Some of the Discord bots are hosted, which means you can simply invite it to your server and nothing else. A few other bots are self-hosted, which you must set them up manually in an always-on machine, like a VPS or your home lab server.
In the past, we’ve covered a list of the best open source Discord bots, as well as Discord spam bots to stress-test them. In this article, we will show you a few things you can do if your self-hosted Discord bot gone offline or irresponsive.
Restart your VPS or server
This is probably the oldest answer in the computer history. When anything goes wrong, restart the machine will does the trick most of the time (except when it doesn’t, of course).
If you’re using Windows or Mac, use the graphical interface to force a restart.

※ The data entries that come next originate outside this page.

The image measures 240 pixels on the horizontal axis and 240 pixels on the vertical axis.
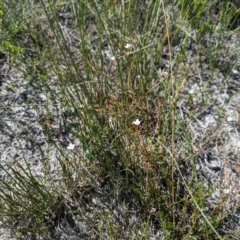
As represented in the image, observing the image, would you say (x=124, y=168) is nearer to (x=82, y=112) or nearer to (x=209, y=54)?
(x=82, y=112)

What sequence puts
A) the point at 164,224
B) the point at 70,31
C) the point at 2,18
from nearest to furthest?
the point at 164,224, the point at 2,18, the point at 70,31

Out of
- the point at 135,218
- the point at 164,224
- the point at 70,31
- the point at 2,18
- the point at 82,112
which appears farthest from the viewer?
the point at 70,31

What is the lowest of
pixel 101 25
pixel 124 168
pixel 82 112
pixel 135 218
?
pixel 135 218

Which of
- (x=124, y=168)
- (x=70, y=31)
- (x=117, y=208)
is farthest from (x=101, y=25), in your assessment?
(x=117, y=208)

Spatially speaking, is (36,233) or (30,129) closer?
(36,233)

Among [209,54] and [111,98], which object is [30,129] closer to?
[111,98]

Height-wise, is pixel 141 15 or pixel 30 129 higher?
pixel 141 15

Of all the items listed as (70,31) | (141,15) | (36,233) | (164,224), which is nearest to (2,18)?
(70,31)
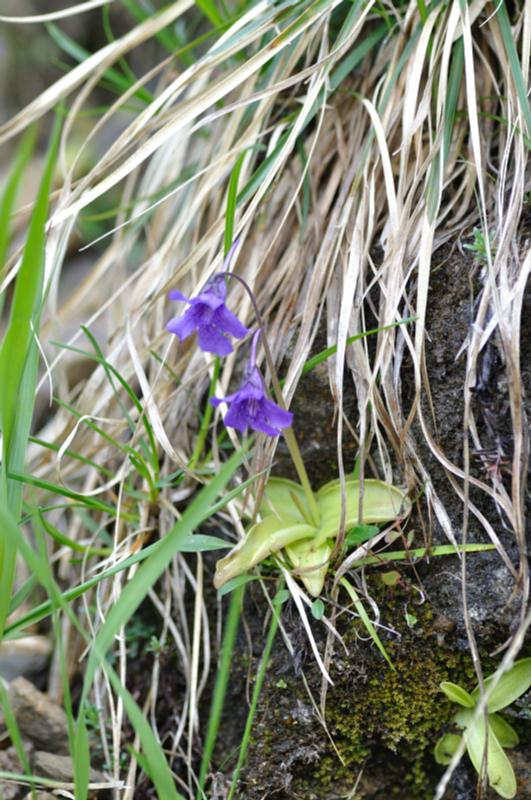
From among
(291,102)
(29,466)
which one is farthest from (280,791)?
(291,102)

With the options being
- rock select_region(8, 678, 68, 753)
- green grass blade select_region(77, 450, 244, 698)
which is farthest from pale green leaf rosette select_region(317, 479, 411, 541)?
rock select_region(8, 678, 68, 753)

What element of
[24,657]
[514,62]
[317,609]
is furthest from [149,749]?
[514,62]

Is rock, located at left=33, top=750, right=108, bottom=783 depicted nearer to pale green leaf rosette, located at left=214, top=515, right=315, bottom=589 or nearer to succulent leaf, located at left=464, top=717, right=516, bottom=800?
pale green leaf rosette, located at left=214, top=515, right=315, bottom=589

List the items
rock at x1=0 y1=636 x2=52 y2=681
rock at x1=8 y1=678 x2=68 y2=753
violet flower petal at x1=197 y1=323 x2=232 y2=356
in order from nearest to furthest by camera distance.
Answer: violet flower petal at x1=197 y1=323 x2=232 y2=356 → rock at x1=8 y1=678 x2=68 y2=753 → rock at x1=0 y1=636 x2=52 y2=681

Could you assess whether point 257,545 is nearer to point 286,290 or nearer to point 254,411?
point 254,411

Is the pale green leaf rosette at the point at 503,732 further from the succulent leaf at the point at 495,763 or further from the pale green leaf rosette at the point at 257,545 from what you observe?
the pale green leaf rosette at the point at 257,545

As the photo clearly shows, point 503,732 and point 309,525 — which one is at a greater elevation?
point 309,525

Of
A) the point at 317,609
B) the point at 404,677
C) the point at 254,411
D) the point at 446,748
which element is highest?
the point at 254,411

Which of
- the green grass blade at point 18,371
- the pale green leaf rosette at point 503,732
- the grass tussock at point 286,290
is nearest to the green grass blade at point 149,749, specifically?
the grass tussock at point 286,290
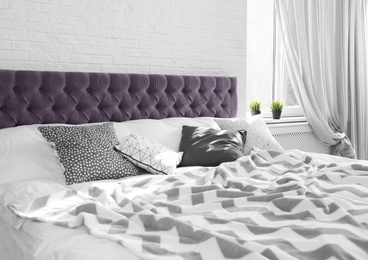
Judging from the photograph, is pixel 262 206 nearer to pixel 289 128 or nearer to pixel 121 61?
pixel 121 61

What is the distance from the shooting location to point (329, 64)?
16.2ft

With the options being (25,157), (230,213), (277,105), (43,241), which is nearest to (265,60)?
(277,105)

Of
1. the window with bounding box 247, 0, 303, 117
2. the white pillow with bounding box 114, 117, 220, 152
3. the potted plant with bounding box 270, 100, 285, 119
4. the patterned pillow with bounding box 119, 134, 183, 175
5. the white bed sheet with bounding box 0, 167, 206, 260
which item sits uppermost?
the window with bounding box 247, 0, 303, 117

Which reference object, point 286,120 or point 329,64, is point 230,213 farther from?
point 329,64

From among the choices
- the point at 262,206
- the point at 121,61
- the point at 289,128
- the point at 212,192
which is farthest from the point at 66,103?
the point at 289,128

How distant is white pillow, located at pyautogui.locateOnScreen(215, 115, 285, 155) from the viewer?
11.4 feet

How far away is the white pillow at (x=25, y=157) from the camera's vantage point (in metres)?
2.66

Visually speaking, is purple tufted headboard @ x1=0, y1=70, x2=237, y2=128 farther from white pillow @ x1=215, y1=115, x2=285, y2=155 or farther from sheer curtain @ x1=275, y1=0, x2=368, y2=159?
sheer curtain @ x1=275, y1=0, x2=368, y2=159

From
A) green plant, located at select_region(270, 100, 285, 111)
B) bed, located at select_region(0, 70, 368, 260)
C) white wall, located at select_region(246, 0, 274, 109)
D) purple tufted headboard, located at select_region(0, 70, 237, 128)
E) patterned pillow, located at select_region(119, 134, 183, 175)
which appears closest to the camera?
bed, located at select_region(0, 70, 368, 260)

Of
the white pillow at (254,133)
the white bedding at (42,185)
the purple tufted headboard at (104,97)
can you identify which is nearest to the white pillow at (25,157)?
the white bedding at (42,185)

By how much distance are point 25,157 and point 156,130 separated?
3.17 feet

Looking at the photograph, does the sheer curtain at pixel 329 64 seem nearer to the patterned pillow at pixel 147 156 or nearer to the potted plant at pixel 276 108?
the potted plant at pixel 276 108

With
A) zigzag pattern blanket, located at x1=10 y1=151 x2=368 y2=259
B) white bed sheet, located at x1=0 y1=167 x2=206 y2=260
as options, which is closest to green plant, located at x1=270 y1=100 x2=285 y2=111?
zigzag pattern blanket, located at x1=10 y1=151 x2=368 y2=259

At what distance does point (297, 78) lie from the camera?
475 cm
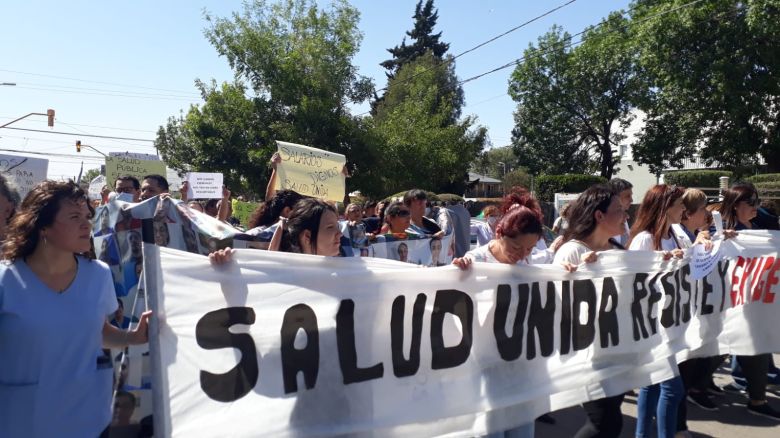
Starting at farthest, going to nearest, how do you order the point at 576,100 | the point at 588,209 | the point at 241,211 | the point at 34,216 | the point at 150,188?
the point at 576,100, the point at 241,211, the point at 150,188, the point at 588,209, the point at 34,216

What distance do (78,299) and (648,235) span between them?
3517 millimetres

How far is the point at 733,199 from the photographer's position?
5.62 meters

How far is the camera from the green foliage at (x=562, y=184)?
104 ft

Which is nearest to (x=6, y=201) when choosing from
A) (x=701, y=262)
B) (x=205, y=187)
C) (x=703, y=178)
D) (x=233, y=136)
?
(x=701, y=262)

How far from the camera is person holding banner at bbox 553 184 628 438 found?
383 centimetres

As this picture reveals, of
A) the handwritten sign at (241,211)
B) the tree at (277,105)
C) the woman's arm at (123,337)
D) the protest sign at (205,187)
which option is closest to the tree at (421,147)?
the tree at (277,105)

If you’re using Linux, there’s a high chance that it’s a server or VPS and doesn’t come with a graphical interface. Instead, you can force a restart on Linux with the following command :
sudo reboot # OR sudo shudown -r now
Check if the bot is running
In case the restart doesn’t help, you should continue to check whether the bot is actually running. Most of the modern Discord bots use Discord.js as a framework, so you have to inspect running processes to see if
node was there.
On Linux, use the following command to get the list of all running processes and filter out anything related to
ps aux | grep node
If nothing comes out, you might have to run
npm start to start your Discord bot again. Consult your bot documentation to know how to do it.
Install the bot as a daemon
Most of the self-hosted Discord bots come with an installation script which installs the bots as a daemon so that it can run 24/7 without the user keeping the SSH session open.
If your bot uses Discord.js at its core, it is a Node.js app. Therefore, you can follow the steps in PM2 part of DigitalOcean excellent guide on How To Set Up a Node.js Application for Production to create a daemon for the Discord bot.
A few Discord bots use discord.py instead of Discord.js. Similarly, you can keep the bot alive by create a
systemd daemon for it,
nohup the bot or run it in a separate
screen session. An useful guide on each of the options is on GalaxyGate Wiki.
Those are just some generic suggestions, in order to be able to advise you further, we would need some more details regarding your specific setup. There could be an error on the server side, the code or hardware. Also, seek help from your bot’s official Discord server, there might be someone with experience is able to help.